[Data excerpts]
++++++++
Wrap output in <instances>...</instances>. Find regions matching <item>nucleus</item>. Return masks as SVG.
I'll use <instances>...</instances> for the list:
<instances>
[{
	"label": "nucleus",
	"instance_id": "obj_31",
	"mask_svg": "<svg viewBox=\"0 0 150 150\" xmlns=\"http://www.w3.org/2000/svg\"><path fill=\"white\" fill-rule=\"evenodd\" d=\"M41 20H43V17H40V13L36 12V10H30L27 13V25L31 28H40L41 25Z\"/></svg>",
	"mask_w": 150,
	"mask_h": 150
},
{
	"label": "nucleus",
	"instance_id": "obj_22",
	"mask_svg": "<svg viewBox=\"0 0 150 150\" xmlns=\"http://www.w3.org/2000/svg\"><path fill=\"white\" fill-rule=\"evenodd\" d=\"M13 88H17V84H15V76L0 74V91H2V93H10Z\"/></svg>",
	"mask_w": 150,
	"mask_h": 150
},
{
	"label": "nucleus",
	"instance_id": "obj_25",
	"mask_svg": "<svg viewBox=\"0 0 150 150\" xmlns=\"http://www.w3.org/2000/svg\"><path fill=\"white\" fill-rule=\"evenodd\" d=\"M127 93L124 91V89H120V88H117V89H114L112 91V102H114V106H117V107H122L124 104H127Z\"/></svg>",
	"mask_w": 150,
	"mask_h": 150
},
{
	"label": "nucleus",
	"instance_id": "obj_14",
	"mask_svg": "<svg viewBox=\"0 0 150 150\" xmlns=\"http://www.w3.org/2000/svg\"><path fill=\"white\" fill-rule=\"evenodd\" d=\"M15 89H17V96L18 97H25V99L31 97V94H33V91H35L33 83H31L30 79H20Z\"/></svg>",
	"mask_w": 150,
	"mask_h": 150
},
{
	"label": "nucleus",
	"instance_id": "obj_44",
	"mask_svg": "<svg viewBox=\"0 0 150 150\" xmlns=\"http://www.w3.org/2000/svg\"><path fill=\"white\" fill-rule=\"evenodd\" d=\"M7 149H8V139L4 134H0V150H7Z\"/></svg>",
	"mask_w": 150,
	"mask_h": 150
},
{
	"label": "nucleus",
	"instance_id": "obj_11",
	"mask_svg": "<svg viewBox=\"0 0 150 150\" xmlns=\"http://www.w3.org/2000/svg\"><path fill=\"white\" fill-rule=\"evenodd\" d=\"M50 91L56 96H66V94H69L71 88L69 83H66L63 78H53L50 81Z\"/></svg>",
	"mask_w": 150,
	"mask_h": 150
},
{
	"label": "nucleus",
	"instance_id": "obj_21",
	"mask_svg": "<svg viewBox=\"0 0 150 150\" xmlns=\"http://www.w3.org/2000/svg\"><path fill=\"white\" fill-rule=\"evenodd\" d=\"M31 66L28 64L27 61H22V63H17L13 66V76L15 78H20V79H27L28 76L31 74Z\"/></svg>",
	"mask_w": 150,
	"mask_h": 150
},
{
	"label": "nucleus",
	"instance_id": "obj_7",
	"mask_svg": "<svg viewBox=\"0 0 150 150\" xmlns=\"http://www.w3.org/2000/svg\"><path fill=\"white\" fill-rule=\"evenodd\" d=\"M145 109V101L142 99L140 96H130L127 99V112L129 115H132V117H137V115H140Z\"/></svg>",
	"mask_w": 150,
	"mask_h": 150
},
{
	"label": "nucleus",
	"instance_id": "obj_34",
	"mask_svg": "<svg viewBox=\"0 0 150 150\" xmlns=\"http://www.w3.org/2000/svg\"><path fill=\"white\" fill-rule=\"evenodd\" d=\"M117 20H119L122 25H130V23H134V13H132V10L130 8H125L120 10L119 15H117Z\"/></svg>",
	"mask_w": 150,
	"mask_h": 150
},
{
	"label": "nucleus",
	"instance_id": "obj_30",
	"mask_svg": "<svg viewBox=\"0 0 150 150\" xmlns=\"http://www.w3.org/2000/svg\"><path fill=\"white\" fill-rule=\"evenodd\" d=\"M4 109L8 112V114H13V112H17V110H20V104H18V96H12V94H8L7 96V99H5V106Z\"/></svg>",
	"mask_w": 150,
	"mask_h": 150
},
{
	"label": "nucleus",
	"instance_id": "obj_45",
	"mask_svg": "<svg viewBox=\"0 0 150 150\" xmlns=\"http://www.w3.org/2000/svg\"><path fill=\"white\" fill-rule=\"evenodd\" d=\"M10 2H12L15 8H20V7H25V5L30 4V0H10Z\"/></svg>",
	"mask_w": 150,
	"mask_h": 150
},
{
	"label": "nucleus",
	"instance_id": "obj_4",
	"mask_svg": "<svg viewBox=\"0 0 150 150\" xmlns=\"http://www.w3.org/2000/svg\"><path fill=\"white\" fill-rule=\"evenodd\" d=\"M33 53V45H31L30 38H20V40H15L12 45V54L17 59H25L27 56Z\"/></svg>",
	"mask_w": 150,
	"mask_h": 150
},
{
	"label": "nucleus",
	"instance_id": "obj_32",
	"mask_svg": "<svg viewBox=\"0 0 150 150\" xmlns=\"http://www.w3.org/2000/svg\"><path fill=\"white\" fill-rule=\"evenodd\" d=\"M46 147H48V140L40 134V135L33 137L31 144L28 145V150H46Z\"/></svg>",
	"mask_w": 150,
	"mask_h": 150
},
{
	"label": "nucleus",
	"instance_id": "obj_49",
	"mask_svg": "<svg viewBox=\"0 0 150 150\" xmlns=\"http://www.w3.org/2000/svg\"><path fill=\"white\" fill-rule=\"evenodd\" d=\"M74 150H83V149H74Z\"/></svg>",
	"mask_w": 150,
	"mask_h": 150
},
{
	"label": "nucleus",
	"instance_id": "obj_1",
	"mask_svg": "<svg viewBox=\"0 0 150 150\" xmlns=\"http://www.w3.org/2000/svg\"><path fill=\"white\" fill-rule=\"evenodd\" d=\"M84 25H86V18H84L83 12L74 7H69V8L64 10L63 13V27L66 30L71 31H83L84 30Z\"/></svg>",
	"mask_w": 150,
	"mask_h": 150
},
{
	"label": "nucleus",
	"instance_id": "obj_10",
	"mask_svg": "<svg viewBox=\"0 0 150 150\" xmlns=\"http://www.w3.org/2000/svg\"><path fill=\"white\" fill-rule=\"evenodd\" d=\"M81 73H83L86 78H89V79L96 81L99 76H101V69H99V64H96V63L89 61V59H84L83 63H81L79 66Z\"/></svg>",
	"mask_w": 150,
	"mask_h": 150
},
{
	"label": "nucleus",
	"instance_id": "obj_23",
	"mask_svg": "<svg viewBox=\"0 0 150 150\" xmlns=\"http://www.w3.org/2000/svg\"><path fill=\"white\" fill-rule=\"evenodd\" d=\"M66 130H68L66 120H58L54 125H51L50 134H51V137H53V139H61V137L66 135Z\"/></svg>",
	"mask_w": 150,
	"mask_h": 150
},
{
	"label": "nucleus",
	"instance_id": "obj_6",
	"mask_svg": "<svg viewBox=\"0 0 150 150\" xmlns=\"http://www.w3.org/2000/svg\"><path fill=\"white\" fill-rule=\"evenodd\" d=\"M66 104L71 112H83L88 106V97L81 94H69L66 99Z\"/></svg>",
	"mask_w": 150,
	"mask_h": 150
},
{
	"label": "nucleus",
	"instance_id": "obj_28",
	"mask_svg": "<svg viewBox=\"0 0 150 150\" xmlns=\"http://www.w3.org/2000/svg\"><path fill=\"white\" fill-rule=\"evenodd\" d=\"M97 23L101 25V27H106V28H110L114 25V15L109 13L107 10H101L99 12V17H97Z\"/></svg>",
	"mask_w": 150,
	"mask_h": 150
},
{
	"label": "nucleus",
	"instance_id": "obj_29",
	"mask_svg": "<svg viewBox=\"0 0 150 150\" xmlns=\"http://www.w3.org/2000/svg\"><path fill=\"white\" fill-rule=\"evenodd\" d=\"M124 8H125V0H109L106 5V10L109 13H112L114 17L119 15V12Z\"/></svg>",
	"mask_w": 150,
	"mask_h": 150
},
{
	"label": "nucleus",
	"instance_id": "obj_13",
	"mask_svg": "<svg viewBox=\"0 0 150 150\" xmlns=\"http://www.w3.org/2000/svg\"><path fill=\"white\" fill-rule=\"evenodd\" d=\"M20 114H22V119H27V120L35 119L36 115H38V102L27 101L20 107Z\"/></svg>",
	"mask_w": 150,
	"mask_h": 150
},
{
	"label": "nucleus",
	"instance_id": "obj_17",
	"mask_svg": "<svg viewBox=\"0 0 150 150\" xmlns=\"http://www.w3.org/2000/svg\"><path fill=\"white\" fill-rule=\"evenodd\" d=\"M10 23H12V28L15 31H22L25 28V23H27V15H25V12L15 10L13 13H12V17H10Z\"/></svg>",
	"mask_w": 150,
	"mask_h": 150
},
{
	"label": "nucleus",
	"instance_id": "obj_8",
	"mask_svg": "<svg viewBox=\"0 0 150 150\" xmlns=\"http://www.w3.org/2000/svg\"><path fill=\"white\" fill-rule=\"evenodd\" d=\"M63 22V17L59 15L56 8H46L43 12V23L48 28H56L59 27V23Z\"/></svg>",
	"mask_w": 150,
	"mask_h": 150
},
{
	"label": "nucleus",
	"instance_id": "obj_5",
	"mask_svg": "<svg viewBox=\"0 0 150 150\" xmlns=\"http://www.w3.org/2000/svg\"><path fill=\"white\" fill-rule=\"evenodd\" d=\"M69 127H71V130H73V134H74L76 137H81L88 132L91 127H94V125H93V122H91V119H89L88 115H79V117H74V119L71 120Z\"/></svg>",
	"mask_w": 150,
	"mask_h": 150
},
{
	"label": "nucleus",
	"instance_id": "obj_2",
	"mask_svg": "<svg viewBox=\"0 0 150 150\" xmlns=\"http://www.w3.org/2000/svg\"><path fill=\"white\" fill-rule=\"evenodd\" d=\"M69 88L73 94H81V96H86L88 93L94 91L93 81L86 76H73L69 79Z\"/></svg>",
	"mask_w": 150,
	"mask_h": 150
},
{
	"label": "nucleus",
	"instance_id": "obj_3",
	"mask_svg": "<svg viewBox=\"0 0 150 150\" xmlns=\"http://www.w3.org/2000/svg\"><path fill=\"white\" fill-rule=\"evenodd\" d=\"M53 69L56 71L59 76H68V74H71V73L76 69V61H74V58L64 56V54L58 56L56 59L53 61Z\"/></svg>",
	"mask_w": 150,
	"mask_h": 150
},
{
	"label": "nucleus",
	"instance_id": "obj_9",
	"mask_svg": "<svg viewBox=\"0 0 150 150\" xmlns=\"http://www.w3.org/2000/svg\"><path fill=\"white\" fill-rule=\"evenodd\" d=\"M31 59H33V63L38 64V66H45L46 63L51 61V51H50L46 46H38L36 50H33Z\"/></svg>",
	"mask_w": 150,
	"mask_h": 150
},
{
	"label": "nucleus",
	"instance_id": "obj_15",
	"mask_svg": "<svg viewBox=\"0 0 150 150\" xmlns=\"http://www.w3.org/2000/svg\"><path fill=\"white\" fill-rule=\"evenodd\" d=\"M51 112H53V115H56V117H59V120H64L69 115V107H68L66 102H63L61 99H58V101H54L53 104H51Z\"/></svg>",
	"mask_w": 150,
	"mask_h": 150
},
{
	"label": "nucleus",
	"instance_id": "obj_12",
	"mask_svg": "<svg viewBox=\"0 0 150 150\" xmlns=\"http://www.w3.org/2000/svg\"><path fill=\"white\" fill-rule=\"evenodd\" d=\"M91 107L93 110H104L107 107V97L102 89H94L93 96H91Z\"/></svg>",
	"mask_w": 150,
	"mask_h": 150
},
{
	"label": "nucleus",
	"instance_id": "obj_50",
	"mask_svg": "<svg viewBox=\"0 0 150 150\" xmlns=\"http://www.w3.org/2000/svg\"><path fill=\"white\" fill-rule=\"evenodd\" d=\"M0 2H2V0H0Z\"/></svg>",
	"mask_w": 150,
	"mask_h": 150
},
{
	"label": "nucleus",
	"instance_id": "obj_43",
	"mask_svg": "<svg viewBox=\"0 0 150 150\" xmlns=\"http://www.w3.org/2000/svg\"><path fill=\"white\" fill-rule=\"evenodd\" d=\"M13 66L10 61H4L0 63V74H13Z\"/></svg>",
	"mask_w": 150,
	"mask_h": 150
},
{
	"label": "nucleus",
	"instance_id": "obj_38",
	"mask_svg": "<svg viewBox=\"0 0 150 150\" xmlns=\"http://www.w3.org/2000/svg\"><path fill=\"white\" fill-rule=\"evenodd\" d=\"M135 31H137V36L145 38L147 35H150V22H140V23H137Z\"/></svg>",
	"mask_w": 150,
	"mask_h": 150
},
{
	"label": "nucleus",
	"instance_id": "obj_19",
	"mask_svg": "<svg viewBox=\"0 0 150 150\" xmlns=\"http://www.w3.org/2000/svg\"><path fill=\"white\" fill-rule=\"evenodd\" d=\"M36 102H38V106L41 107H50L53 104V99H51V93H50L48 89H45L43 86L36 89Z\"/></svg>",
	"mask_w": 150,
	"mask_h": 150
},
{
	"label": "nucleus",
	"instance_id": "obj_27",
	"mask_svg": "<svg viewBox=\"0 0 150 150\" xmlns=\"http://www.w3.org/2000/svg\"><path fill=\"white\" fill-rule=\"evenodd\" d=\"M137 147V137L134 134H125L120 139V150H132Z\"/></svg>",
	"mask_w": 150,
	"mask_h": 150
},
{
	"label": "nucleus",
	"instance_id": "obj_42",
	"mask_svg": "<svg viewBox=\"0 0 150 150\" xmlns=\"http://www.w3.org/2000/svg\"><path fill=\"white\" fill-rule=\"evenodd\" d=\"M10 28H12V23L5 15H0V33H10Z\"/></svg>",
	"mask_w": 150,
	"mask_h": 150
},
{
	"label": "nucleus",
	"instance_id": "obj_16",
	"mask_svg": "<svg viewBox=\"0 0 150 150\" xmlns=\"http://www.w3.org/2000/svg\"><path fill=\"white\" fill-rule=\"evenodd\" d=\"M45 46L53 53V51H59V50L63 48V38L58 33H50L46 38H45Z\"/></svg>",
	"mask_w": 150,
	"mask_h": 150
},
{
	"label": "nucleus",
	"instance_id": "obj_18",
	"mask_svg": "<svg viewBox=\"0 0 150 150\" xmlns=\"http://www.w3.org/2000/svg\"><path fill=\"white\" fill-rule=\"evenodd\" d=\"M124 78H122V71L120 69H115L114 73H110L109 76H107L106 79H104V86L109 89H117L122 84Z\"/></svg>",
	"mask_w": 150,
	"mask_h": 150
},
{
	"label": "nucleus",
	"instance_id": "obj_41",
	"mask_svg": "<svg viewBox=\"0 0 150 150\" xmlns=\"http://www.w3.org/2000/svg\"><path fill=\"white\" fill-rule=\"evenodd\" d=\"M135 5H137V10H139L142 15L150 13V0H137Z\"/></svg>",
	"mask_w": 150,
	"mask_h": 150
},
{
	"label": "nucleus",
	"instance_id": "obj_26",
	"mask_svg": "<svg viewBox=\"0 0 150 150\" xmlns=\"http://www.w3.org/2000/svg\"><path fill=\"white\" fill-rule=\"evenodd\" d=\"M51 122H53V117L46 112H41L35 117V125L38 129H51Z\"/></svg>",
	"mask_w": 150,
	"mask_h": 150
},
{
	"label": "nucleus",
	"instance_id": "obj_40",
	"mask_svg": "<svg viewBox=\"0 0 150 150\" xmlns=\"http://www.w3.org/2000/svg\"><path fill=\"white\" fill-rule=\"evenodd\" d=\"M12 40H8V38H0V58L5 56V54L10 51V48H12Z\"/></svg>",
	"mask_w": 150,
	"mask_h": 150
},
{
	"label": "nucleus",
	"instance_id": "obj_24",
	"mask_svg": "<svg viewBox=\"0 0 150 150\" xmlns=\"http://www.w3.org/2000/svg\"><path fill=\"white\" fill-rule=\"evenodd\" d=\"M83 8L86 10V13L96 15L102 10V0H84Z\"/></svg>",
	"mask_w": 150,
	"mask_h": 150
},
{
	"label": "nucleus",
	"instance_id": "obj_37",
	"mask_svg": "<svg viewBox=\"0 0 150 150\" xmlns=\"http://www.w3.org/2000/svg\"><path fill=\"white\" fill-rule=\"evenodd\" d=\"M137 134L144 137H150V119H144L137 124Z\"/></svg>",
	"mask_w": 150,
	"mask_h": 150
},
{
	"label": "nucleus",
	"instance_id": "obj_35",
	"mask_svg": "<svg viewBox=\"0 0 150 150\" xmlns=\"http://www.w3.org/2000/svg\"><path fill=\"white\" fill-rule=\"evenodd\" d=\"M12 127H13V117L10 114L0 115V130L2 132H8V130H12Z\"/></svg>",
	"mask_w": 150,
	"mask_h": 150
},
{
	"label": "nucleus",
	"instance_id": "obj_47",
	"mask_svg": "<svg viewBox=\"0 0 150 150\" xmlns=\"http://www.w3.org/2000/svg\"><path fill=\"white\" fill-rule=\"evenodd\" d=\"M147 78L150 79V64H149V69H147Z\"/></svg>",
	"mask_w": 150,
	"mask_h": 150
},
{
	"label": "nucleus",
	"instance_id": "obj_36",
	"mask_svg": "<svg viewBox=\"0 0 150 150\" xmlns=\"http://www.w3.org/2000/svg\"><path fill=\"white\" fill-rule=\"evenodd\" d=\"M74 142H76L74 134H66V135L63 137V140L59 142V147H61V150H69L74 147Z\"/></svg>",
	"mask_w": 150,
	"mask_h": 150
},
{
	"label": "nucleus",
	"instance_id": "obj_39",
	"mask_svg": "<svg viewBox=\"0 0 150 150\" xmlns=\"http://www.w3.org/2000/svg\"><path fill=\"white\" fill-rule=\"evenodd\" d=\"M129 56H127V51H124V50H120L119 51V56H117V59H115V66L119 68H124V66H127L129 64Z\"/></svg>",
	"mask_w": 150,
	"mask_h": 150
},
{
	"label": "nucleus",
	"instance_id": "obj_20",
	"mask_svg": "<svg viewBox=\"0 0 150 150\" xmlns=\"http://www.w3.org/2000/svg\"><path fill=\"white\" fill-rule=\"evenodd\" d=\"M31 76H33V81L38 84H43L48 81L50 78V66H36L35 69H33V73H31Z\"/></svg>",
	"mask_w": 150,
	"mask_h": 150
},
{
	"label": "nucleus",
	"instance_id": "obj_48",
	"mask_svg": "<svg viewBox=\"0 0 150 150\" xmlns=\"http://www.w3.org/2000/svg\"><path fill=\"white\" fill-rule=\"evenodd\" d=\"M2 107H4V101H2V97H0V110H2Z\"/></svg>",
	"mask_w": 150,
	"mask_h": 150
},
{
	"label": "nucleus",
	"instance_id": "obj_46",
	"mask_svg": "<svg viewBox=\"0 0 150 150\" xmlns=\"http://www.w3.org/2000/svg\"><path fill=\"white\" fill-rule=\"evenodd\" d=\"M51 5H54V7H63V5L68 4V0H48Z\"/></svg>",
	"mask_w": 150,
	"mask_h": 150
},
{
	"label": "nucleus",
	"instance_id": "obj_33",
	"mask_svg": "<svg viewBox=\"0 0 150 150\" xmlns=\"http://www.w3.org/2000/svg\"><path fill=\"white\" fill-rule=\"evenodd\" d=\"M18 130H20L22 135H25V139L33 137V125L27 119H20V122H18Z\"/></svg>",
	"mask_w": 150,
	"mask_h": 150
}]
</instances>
++++++++
**Requirements**
Rename "instance_id" to "object_id" in the entries from their start through the line that contains "89H17V96L18 97H25V99L31 97V94H33V91H35L33", and reproduce those lines with nothing else altered.

**Written reply**
Wrap output in <instances>...</instances>. Find regions matching <item>nucleus</item>. Return masks as SVG.
I'll use <instances>...</instances> for the list:
<instances>
[{
	"label": "nucleus",
	"object_id": "obj_31",
	"mask_svg": "<svg viewBox=\"0 0 150 150\" xmlns=\"http://www.w3.org/2000/svg\"><path fill=\"white\" fill-rule=\"evenodd\" d=\"M41 20H43V17H40V13L36 12V10H30L27 13V25L31 28H40L41 25Z\"/></svg>",
	"mask_w": 150,
	"mask_h": 150
},
{
	"label": "nucleus",
	"object_id": "obj_22",
	"mask_svg": "<svg viewBox=\"0 0 150 150\" xmlns=\"http://www.w3.org/2000/svg\"><path fill=\"white\" fill-rule=\"evenodd\" d=\"M13 88H17V84H15V76L0 74V91H2V93H10Z\"/></svg>",
	"mask_w": 150,
	"mask_h": 150
},
{
	"label": "nucleus",
	"object_id": "obj_25",
	"mask_svg": "<svg viewBox=\"0 0 150 150\" xmlns=\"http://www.w3.org/2000/svg\"><path fill=\"white\" fill-rule=\"evenodd\" d=\"M127 93L124 91V89H120V88H117V89H114L112 91V102H114V106H117V107H122L124 104H127Z\"/></svg>",
	"mask_w": 150,
	"mask_h": 150
},
{
	"label": "nucleus",
	"object_id": "obj_14",
	"mask_svg": "<svg viewBox=\"0 0 150 150\" xmlns=\"http://www.w3.org/2000/svg\"><path fill=\"white\" fill-rule=\"evenodd\" d=\"M15 89H17V96L18 97H25V99L31 97V94H33V91H35L33 83H31L30 79H20Z\"/></svg>",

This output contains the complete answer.